身軽に生きよう

 顔馴染みのブティックを覗いたら、「ちょうど、お電話差し上げよう
かと思っていたところなんです!」と言われた。店に一本だけ入荷し、
バーゲンでも買い手が付かないジーパンを着られるのは私しかない、と
閃いたそうなのだ。
 裾に刺繍が入っているため、裾を切れない。だが、私でも、ハイヒー
ルを履かないと、裾が二センチほどだぶつく。計ってもらったら、股下
八十二センチ。
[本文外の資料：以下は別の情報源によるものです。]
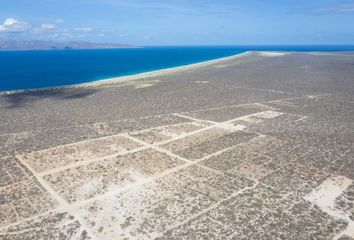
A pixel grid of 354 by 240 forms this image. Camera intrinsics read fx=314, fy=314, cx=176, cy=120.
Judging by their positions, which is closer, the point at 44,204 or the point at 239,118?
the point at 44,204

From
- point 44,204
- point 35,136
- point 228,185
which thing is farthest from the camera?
point 35,136

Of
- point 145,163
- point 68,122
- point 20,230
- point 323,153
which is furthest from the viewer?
point 68,122

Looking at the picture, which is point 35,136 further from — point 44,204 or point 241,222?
point 241,222

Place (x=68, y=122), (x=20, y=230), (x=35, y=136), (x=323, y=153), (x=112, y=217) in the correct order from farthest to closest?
1. (x=68, y=122)
2. (x=35, y=136)
3. (x=323, y=153)
4. (x=112, y=217)
5. (x=20, y=230)

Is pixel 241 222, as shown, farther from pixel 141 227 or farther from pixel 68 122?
pixel 68 122

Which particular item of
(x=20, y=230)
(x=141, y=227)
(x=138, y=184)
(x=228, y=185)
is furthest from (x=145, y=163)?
(x=20, y=230)

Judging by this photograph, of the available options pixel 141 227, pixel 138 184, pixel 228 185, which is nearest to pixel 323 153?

「じゃあ、これからはハイヒールを履きましょう」と宣
言してあげたくなるが、その場限りの決意はいけない。
 まあ、ミセス対象の店なのに、こんな風に基本テイストから大きく逸
脱(いつだつ)して、買う人はいないだろう、と思うような商品も出し
てくるメーカーの真意が疑われるのだが、絶対に売れ残り、安く買える
恩恵を受けている身に、文句はない。
 いろいろ試して、コットンスカートを選んだ。
 初め、パンツを勧められたが、私は「女らしくしたい」と言ったのだ。
言ってから、そうだ、私は女らしさに飢えているのだ、と自覚した。
 機能性や活動的といった言葉と対極のロマンティックが恋しい。周り
を見回してもカジュアルばかりだから、一層思いは加速する。
 で、思わず、どこかの夜会にでも着ていくのでなければ出番がないよ
うな黒のロングスカートに執着して、いきなりタンスの肥やしに直行か、
となりかけた。
 タンスの肥やしは、肥やしどころか場所塞ぎなだけだし、何より運気
を滞らせる最大の要因になるのだとか。
 そうかもしれない、と感じて、大量処分に着手した。衣服はリサイク
ルしてもらえるとは言え、全然くたびれていないから、手放すのに幾ば
くかの葛藤はある。でも、着ているうちにくたびれるような品質は嫌。
 となると、そこをポイントにせず、本当によく着倒した、と思えるぐ
らい着まくって、二シーズンぐらいで心おきなく手放せるようになるこ
とだろうか。
 困るのは、資料や本の類いだ。読んだしりから忘れていくような頭な
ので、いつか役に立つ日を思って、処分の手が鈍る。
 これについては、諦めることだ、と私は悟った。
 記憶から消え去るとしたら、その程度の頭なのだと思って諦める。
 表層の意識からは消え去っても、もしかしたら心の糧になっているか
もしれないと、その立証できぬ不確かさに希望を見出す。
 そう思っても実行に移せないまま今日まで来たが、ついに決意は固ま
った。
 その手始めが収納用ラックの購入でいいのかは疑問の残るところなの
だが。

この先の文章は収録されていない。